5) Verify the debugger user can signal target

kill -0 <PID> && echo OK

Basic injection workflow

Inject

"/path/to/python" - <<'PY'
import sys
print(sys.remote_exec(<PID>, "/abs/path/to/script.py"))
PY

Wait and poll

sleep 90
ls -l /tmp/<expected_output_file>

If file not present, wait longer and poll again.

Useful scripts in scripts/

Stable/kept probes

  • scripts/muppy_heap_breakdown.py
    • per-type heap size summary, includes str >= 1MB totals.
  • scripts/muppy_large_str_owners.py
    • tags large strings by content and reports owner fields.
  • scripts/owner_awaited_by_probe.py
    • finds task with largest _asyncio_awaited_by set and summarizes waiters.
  • scripts/clear_largest_awaited_by.py
    • one-off cleanup of done waiters for the largest owner task.
    • diagnostic/rescue tool only; not a product fix.
  • scripts/remote_exec_write_probe.py
    • minimal sanity check that remote script execution is happening.

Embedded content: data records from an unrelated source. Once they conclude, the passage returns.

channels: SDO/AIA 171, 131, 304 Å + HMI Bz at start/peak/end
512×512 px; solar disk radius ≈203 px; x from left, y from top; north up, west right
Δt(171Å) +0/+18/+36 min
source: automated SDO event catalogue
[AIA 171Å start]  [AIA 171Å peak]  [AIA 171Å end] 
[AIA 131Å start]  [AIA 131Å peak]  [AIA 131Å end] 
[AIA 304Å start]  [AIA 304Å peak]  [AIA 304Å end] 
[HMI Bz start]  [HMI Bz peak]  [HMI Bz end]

Typical sequence for memory leak triage

  1. Run muppy_heap_breakdown.py to confirm dominant object type.
  2. Run muppy_large_str_owners.py to identify payload type and owner fields.
  3. Run owner_awaited_by_probe.py to detect task waiter retention patterns.
  4. Patch root cause in normal code path.
  5. Optionally run clear_largest_awaited_by.py once to validate hypothesis live.

Practical caveats

  • Always use absolute script paths for sys.remote_exec.
  • Make scripts write outputs to predictable absolute paths (/tmp/... or repo data dir).
  • For long-running probes, use larger waits (90-180s) before concluding failure.
  • Avoid assuming immediate side effects after sys.remote_exec returns.

Security notes

  • Lowering ptrace_scope and granting CAP_SYS_PTRACE both reduce hardening.
  • Only enable these in trusted environments and revert if not needed.